Where the looking happens

Much of it happens on a screen. Among collectors who bought from a gallery, 51 percent made at least one purchase through Instagram, up from 41 percent two years earlier. A striking number of them bought the work without seeing it in person first. The platform that began as a place to share images has become a place to buy them.

This does not mean galleries have disappeared. They remain the most used channel in the market by a wide margin. What has changed is that the gallery is now one door among several, rather than the only one. Collectors move fluidly between a fair booth, a studio, an Instagram post, and a private viewing, often for a single acquisition. Discovery has become something that happens across all of these at once.

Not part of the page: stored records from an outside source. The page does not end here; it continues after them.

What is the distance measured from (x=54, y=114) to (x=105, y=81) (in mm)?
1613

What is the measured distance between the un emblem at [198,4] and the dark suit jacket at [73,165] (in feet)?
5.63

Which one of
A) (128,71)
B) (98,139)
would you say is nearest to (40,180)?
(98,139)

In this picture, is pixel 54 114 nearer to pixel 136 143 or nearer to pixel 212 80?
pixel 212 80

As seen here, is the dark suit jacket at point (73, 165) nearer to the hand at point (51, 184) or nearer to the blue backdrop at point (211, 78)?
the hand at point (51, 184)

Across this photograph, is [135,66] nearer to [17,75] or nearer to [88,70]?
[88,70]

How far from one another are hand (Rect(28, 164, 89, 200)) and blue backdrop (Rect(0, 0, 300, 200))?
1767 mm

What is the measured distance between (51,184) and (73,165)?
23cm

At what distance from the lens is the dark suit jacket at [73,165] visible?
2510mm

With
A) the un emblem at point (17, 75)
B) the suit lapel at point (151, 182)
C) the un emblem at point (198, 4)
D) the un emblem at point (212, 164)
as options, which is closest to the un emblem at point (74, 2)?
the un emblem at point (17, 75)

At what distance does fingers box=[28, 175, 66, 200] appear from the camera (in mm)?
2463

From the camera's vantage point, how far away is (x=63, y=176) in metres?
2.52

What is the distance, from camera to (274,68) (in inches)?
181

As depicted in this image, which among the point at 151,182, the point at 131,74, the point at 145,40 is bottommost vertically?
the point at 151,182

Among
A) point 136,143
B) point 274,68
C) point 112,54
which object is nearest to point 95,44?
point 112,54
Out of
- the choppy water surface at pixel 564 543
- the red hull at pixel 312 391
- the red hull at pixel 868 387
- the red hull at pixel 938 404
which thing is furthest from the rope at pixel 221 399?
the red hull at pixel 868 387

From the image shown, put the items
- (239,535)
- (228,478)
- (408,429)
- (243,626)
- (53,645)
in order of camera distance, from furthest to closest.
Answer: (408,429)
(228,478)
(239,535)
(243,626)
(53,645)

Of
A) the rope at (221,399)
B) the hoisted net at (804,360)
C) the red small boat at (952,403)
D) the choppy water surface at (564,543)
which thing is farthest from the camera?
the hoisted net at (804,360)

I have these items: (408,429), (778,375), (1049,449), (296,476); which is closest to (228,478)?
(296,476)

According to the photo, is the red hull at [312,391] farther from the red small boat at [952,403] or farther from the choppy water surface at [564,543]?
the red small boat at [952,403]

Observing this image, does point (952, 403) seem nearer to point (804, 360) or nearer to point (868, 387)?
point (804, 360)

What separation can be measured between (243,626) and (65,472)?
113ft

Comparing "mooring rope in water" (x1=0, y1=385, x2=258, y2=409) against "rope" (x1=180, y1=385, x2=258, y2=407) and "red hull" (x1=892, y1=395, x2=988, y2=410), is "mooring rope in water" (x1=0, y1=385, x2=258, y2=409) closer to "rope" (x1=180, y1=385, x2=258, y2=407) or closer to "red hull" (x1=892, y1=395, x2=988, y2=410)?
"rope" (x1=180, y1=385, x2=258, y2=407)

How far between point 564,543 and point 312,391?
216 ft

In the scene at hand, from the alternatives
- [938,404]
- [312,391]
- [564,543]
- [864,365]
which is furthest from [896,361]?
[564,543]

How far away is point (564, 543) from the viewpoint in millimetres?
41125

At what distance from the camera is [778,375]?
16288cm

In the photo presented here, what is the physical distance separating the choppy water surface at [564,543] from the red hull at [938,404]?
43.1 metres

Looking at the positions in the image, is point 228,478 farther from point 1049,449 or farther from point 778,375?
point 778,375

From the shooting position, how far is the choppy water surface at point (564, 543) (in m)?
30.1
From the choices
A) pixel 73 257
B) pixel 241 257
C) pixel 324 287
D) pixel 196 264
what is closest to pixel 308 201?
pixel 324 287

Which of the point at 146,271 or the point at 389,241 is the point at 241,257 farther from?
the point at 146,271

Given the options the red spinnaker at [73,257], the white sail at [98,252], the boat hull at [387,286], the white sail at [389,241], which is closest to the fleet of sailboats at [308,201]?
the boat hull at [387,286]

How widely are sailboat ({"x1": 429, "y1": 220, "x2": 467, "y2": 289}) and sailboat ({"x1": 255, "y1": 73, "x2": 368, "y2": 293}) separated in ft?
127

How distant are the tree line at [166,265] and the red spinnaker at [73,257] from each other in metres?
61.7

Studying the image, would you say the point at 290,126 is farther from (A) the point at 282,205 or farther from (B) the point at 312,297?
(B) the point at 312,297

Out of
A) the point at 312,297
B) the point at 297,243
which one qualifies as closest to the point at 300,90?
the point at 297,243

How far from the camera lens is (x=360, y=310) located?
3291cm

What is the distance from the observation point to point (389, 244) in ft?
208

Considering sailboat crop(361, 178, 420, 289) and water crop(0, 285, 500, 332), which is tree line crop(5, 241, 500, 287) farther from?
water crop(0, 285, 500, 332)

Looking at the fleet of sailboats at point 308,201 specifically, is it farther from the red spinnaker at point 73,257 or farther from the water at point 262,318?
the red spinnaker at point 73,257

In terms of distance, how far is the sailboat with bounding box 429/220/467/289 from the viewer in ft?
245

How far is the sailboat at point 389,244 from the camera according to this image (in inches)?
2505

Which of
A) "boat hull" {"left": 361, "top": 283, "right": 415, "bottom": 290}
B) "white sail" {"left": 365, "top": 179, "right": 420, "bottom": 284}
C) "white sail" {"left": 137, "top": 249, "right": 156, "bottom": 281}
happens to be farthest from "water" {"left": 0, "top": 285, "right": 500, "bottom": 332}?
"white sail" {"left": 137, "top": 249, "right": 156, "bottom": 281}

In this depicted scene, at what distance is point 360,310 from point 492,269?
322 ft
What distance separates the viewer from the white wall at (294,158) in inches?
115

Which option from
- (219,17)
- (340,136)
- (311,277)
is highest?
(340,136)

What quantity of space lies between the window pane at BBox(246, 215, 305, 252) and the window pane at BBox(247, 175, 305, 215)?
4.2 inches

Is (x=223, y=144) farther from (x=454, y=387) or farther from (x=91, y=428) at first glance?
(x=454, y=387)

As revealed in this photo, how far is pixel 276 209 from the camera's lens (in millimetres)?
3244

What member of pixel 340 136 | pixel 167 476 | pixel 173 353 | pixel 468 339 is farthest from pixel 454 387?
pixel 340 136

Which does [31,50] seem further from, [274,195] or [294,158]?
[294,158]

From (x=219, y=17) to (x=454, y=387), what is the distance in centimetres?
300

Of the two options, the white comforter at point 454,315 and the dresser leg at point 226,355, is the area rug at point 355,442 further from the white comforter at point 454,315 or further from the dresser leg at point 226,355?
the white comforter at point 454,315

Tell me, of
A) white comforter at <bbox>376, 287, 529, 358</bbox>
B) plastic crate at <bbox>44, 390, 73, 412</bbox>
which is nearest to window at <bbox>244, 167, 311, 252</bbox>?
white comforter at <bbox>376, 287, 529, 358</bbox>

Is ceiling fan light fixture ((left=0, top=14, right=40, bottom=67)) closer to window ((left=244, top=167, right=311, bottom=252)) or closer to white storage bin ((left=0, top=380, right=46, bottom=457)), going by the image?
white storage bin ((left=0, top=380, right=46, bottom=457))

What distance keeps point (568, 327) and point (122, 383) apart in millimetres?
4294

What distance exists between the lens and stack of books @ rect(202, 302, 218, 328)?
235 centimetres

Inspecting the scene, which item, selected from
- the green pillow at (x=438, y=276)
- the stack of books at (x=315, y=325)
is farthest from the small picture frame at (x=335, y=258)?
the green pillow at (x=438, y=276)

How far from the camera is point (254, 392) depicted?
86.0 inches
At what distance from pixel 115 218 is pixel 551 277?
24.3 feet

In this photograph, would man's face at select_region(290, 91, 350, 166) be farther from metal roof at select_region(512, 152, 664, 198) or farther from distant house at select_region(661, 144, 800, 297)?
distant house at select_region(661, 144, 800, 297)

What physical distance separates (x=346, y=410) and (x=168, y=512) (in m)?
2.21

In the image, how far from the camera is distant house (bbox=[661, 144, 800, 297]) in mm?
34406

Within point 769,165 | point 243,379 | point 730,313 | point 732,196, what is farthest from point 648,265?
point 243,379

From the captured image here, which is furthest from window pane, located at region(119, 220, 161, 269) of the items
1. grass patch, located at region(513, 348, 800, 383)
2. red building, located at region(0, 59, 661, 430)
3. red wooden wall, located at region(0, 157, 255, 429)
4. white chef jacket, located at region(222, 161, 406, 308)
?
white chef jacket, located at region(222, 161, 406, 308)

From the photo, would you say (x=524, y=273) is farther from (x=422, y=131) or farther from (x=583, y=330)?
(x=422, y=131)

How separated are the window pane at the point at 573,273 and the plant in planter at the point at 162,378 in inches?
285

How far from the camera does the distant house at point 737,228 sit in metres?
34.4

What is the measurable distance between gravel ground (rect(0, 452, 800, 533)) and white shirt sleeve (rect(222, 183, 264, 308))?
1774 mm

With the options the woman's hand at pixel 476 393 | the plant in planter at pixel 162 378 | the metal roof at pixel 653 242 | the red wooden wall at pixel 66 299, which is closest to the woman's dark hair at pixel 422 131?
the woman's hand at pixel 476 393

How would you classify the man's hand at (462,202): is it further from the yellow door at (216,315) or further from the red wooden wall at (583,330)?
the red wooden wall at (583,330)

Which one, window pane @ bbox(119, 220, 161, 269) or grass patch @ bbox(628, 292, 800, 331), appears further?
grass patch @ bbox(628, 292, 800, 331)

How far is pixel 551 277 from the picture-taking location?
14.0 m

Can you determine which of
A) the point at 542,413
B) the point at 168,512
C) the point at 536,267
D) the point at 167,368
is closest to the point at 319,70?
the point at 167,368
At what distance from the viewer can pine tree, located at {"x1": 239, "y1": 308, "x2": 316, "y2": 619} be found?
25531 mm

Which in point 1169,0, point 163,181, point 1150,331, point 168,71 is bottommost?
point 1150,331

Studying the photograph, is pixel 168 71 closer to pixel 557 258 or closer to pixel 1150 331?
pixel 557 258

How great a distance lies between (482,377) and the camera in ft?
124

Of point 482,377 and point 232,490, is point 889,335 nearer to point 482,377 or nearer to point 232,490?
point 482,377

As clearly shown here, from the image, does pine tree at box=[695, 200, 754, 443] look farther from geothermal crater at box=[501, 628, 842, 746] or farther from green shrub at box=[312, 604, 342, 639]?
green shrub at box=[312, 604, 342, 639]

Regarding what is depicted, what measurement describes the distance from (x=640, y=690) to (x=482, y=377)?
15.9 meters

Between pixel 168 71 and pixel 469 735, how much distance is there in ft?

A different kind of collector

The reason for the shift is partly generational. Nearly three-quarters of the collectors surveyed are now Millennials or Gen Z. They are the first collectors to have grown up online, and it shows in how they build knowledge. Rather than relying on a single advisor, they research across feeds, peer networks, group chats, and the occasional expert, assembling their own picture of who and what matters. The old hierarchy, in which taste flowed downward from a few authorities, has flattened into something wider and more social.

Women are shaping this moment as well. The survey found female collectors more willing than men to back artists they had newly discovered, and more likely to spend on work by women. For a generation that treats collecting as an extension of identity rather than status, discovery is not a risk to be managed. It is the entire point.

Closer to the artist

As the gatekeepers lost their exclusive hold, the distance between collector and artist began to close. Direct-from-artist buying has moved from the margins toward the mainstream. In the most recent survey, 43 percent of collectors bought work directly from a studio and 37 percent commissioned work themselves. Studio visits are rising year over year. Collectors increasingly want to know the person behind the work, not only the dealer who represents them.

This is the part that would have been hardest to imagine a generation ago. The relationship that once required an introduction now often begins with a message.

What it means for finding your own art

Put all of this together and a simple truth emerges. Finding art is no longer something done for you. It is something you do.

That is a real shift in power, and it comes with a new challenge. When discovery ran through gatekeepers, the difficulty was getting access. Now that access is nearly universal, the difficulty is attention. The feeds are endless. The number of artists worth knowing is larger than any one person can track. The question is no longer who lets you in. It is how you find the work that is actually yours, the pieces that feel less like a purchase and more like recognition.

That question is the one worth building around. Discovery has been handed back to the people doing the looking. What they need now is a better way to look.